> _What you should do_
Please copy each line from the entries that contains the string "reports".

> _Supplied material_
Start of Block

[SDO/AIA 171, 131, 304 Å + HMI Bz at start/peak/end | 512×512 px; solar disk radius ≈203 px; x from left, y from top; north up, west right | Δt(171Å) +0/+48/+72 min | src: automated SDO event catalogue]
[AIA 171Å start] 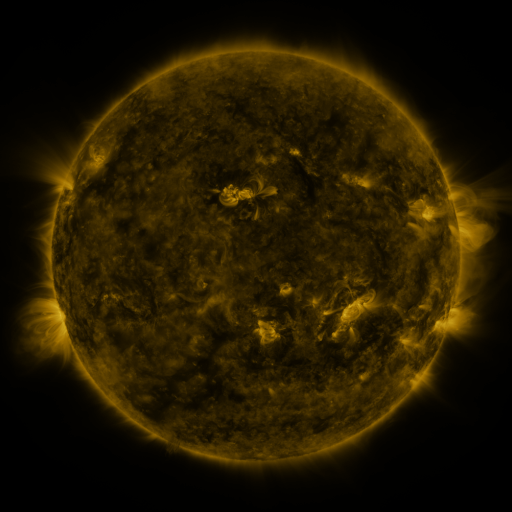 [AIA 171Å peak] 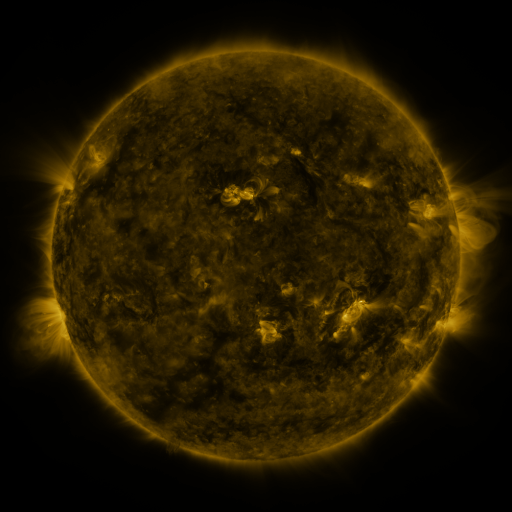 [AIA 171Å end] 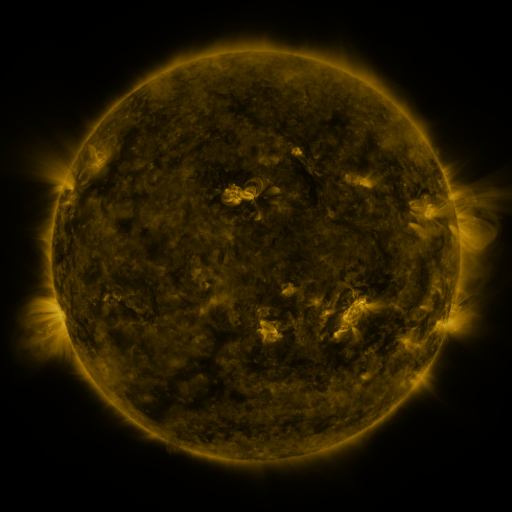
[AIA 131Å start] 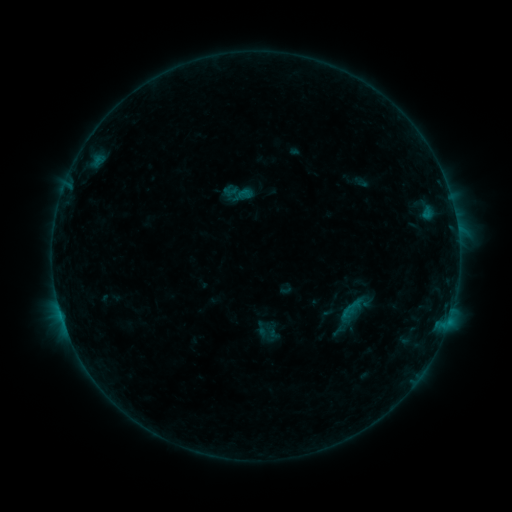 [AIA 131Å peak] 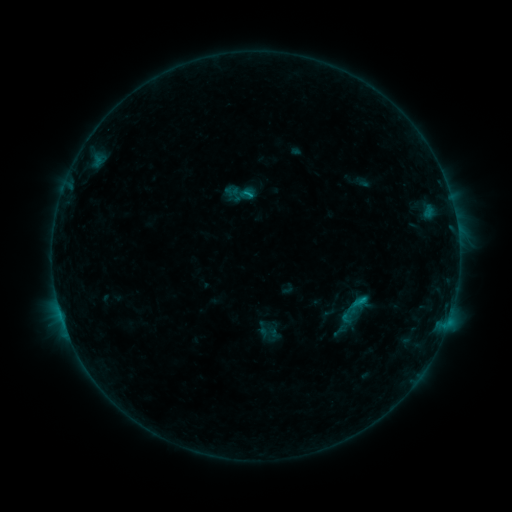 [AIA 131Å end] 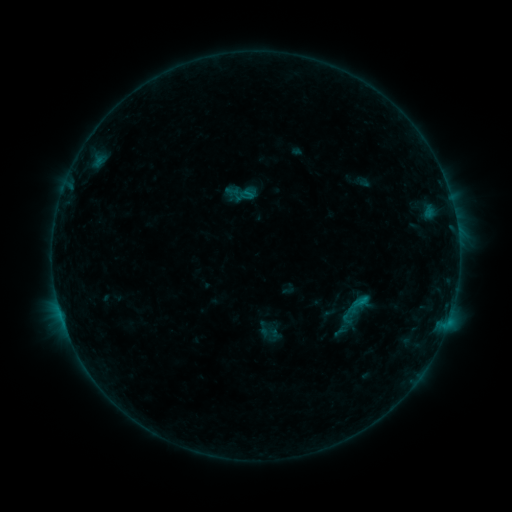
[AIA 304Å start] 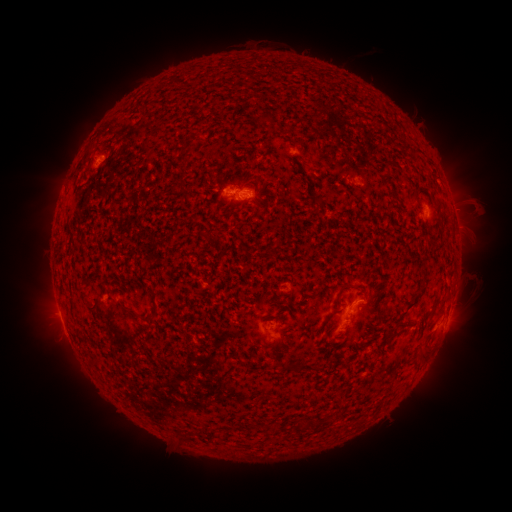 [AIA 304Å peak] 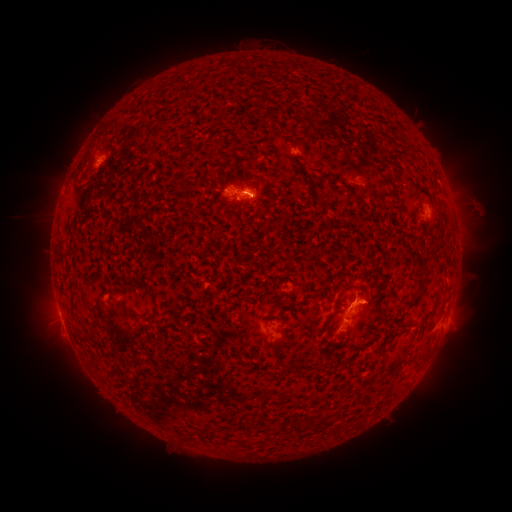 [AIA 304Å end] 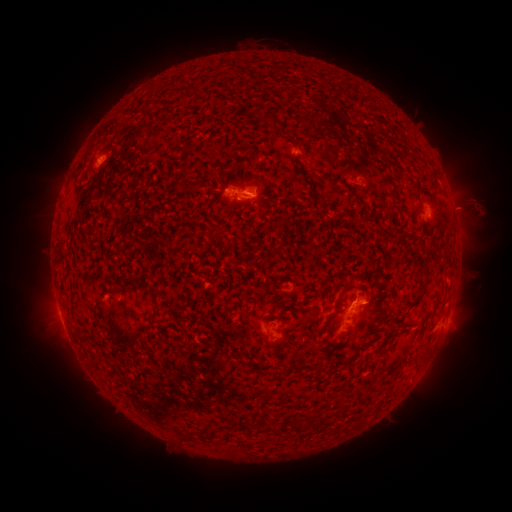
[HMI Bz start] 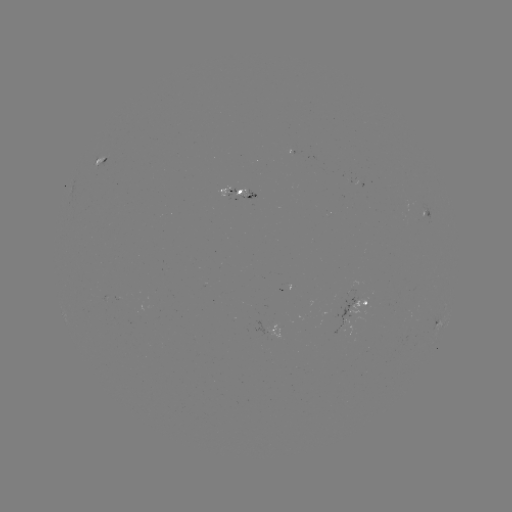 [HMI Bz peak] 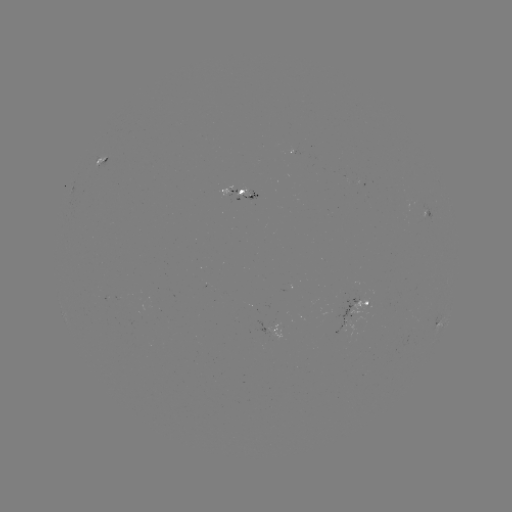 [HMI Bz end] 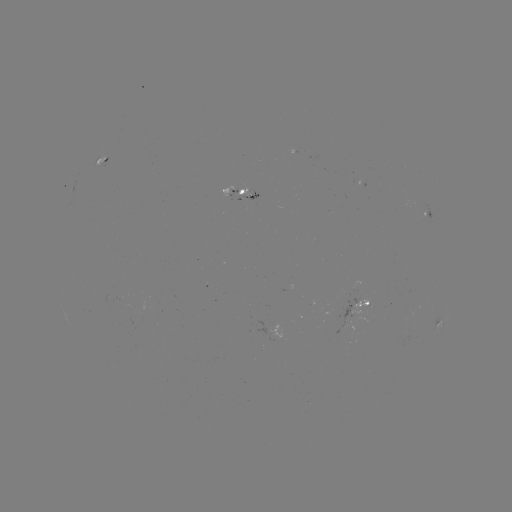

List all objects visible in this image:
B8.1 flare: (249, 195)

End of Block
Start of Block

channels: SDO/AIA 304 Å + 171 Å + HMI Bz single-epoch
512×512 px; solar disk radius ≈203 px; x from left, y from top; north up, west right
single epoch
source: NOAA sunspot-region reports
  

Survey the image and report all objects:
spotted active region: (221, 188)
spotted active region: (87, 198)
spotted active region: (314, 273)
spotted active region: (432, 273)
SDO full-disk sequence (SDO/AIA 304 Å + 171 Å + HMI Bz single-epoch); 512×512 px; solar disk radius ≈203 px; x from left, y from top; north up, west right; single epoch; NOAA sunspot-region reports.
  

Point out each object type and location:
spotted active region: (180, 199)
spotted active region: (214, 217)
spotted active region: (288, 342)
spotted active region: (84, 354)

End of Block

> _Task result_
source: NOAA sunspot-region reports
SDO full-disk sequence (SDO/AIA 304 Å + 171 Å + HMI Bz single-epoch); 512×512 px; solar disk radius ≈203 px; x from left, y from top; north up, west right; single epoch; NOAA sunspot-region reports.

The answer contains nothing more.